* DATA TO PROCESS
#####
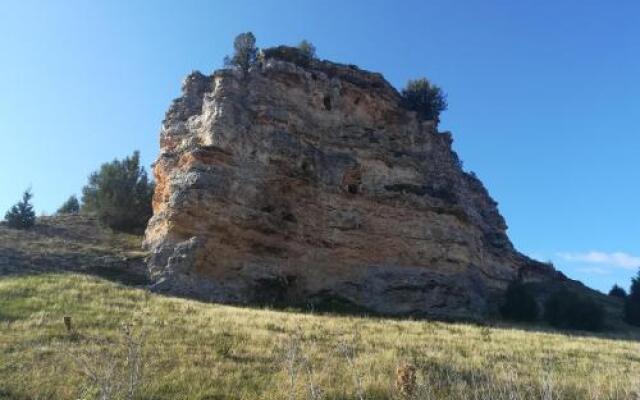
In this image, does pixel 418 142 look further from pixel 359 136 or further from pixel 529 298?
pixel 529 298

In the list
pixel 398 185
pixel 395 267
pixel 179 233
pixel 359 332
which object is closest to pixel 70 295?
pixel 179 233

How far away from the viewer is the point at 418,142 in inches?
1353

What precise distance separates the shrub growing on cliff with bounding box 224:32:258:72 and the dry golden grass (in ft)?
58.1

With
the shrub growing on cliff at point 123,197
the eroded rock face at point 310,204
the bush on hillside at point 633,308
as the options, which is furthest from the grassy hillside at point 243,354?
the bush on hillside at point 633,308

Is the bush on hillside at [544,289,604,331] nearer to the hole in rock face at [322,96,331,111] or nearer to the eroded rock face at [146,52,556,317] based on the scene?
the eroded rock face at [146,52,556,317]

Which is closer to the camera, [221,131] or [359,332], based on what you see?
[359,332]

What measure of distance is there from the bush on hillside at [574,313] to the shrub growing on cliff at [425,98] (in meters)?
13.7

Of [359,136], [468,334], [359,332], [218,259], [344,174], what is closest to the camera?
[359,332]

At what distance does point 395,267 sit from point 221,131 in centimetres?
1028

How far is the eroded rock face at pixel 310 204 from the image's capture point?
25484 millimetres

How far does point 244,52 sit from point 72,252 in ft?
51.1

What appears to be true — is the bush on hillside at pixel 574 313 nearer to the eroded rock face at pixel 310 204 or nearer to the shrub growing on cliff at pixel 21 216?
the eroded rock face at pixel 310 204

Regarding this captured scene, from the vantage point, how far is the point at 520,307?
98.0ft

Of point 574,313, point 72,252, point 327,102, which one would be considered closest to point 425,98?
#####
* TO DO
Please give the rows again from the line containing "Is the bush on hillside at [544,289,604,331]" through the end of the rows, replacing "bush on hillside" with "bush on slope" and leaving everything else unchanged.

* COMPLETE RESPONSE
Is the bush on slope at [544,289,604,331] nearer to the hole in rock face at [322,96,331,111] or nearer to the eroded rock face at [146,52,556,317] based on the scene?
the eroded rock face at [146,52,556,317]

Which is closer to the camera, [221,131] or [359,332], based on what you see?
[359,332]

What measure of distance is there from the bush on slope at [574,313] to the shrub growing on cliff at [425,98] (in meters)?
13.7

Of [359,136], [468,334], [359,332], [218,259], [344,174], what is closest to the camera?
[359,332]

At what distance does point 395,267 sit from point 221,131 in centimetres?
1028

How far is the eroded rock face at pixel 310 204 from the image's capture point?
25484 millimetres

How far does point 244,52 sit from point 72,252 in ft?
51.1

What appears to be true — is the bush on slope at pixel 574 313 nearer to the eroded rock face at pixel 310 204 or nearer to the shrub growing on cliff at pixel 21 216?
the eroded rock face at pixel 310 204

Regarding this captured scene, from the vantage point, how far is the point at 520,307?
98.0ft

Of point 574,313, point 72,252, point 327,102, which one would be considered closest to point 425,98?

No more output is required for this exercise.